Closer to home, Ace Europe has a fairly large infrastructure in the UK, where it has had to make some cuts in the past few years to improve efficiency. In March it announced that it was closing down its claims and service offices in the south-east of England and moving the combined operation to Glasgow. Mr Kendrick says the move, which affected as many as 400 employees, is now well on the way to completion. The firm now has 120 employees at the Scottish office, which should be fully up and running by the end of first quarter of 2007.
He says: "Obviously, the perceived benefits for us are that as margins come under pressure you have to create greater efficiency around what you do with better process.

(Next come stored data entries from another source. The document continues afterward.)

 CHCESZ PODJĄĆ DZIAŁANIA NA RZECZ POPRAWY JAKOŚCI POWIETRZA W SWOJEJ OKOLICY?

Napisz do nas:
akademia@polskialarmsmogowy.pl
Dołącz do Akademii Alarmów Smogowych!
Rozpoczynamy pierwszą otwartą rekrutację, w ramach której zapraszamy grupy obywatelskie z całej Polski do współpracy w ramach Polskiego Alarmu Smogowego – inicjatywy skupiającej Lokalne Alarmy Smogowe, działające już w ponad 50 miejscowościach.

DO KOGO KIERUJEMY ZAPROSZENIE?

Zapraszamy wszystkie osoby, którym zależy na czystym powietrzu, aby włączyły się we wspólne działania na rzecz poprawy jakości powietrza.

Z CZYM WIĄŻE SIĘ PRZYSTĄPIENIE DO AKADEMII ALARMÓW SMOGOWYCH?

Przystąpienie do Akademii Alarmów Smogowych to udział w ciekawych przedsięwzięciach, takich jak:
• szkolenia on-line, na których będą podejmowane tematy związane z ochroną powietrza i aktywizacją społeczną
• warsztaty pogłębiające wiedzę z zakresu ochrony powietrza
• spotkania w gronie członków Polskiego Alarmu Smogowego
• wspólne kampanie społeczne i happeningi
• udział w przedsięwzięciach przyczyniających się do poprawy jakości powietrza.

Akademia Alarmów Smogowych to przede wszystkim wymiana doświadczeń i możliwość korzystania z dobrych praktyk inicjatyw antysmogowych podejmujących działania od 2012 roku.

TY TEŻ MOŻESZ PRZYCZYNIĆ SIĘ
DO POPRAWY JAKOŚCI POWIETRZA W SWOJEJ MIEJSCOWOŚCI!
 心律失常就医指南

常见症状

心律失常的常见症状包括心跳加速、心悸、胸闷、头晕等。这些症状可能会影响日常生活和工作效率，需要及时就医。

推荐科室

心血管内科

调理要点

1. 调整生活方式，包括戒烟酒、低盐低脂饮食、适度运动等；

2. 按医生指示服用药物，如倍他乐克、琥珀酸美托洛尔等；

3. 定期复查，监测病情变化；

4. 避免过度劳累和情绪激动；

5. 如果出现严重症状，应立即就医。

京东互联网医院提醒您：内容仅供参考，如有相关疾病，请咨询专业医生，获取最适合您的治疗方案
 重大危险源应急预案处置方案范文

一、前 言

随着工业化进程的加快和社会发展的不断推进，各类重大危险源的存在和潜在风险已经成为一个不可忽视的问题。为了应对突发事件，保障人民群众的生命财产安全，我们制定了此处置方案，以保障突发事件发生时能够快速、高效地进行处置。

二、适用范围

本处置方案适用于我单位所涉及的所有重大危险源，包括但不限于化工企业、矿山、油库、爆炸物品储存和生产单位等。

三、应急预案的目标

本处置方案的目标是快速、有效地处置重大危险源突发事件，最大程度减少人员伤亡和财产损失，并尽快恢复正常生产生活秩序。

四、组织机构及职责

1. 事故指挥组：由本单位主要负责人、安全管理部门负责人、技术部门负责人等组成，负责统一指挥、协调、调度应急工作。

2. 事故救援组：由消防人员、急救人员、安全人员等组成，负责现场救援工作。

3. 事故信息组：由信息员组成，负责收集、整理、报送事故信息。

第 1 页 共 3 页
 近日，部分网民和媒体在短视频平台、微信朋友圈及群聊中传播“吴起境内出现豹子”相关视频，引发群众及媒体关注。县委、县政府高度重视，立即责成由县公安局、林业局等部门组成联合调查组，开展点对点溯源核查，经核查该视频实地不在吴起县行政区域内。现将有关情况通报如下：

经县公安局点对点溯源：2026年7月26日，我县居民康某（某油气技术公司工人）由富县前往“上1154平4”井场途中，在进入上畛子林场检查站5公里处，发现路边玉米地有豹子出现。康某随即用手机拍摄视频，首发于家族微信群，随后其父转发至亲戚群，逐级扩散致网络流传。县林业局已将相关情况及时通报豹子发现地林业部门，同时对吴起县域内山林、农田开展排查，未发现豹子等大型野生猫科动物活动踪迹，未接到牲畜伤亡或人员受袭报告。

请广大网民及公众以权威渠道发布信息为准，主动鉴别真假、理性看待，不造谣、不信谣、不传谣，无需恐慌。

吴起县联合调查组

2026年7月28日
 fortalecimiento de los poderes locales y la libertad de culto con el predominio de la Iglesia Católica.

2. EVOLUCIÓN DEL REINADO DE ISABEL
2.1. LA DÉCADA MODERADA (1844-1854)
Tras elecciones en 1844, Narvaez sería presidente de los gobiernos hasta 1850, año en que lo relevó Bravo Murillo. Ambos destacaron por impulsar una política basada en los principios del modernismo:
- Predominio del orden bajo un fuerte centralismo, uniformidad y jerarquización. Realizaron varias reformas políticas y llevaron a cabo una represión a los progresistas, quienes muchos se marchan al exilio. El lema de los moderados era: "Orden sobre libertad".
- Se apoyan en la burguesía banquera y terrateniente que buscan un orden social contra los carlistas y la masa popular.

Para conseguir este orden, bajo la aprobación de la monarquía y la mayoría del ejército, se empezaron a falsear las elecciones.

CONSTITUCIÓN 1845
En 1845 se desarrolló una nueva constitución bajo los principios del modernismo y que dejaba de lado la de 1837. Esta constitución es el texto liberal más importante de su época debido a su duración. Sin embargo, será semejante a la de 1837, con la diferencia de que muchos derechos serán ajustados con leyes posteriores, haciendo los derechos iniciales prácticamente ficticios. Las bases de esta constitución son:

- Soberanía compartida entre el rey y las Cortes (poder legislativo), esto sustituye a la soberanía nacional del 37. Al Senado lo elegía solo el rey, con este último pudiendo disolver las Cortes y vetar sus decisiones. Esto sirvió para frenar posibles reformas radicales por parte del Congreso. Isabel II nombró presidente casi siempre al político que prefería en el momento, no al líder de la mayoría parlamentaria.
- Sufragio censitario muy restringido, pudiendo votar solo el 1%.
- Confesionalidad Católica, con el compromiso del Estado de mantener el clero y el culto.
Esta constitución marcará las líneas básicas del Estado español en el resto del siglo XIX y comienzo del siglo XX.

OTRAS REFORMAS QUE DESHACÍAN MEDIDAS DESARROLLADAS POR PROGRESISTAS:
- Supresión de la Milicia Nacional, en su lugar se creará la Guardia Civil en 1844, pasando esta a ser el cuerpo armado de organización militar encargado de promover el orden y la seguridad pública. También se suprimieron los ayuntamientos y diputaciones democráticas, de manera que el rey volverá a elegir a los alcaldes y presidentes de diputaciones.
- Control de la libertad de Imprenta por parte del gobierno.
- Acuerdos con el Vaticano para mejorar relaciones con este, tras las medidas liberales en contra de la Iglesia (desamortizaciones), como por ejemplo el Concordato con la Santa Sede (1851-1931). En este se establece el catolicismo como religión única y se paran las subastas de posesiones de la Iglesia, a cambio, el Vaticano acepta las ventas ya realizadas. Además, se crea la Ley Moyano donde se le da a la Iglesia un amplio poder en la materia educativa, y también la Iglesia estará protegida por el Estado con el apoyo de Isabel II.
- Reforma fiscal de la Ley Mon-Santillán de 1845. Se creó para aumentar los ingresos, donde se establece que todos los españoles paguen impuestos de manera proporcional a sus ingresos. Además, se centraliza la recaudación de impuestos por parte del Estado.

The way to do that has been to relocate to one place most of our administrative functions, and some of our claims and accident and health servicing functions. If you do that, you can set the process out exactly as you want - there's no embedded history or cries of 'I've always done it this way'. Effectively, you are starting from scratch."
Mr Kendrick adds: "In some cases you will get better-quality labour who will often work longer hours, and there will be a saving in that. Generally speaking a London salary is not the same as a Glasgow salary. And you've got a fantastic talent pool in Glasgow and office space is much cheaper."
Of course, the $64,000 question is always about location. Why choose a city such as Glasgow to move a substantial operation to when considerably cheaper options are available around the world? Although Mr Kendrick admits that the regional development agencies around the UK played their part, he says the decision was based ultimately on control of operational risk.
"The RDAs played a big part," he explains. "The deciding factors for us, though, were where we could get the most appropriate office and where we could get the best people. We needed to access all the right skills and once you've done that, you talk to all the RDAs. They were very helpful and, of course, you will get financial incentives - and that happens everywhere, whether it's Dublin, Glasgow or Poland. We considered many locations, and a lot of the reason for not moving to somewhere such as Poland or India was the potential risk. The closer you are to the business, the better. Most of the business is obviously UK-sourced, so it makes a lot of sense to remain here. You also have control, too. I can go up to the new building easily."
Mr Kendrick points out how important being close to the office can be, with the flight to Mumbai taking 10 hours. He says: "If half your staff in India walk out, that's a big issue. I'm not expecting that to happen in Glasgow but when you are close to it you can manage the situation. You have command, control and efficiency."
So what can be expected from Ace Europe in the next few years? The company is looking east for opportunity. Having already opened offices in Russia and Poland in 2005, it is in the process of putting together operations in Hungary and the Czech Republic. South African and Middle Eastern operations - including Egypt and Saudi Arabia - also report into the Ace Europe stable, so barring a wholesale reorganisation at group level, its network should top 20 countries in about 18 months.
The group has not made any notable acquisitions for three to four years, so analysts will undoubtedly be watching its New York listed stock for any big fundraising efforts, especially as Mr Kendrick is not short of ambition. "I want to be running to the corner of the room where everyone else isn't going," concludes Mr Kendrick, presumably with a phrase book in hand.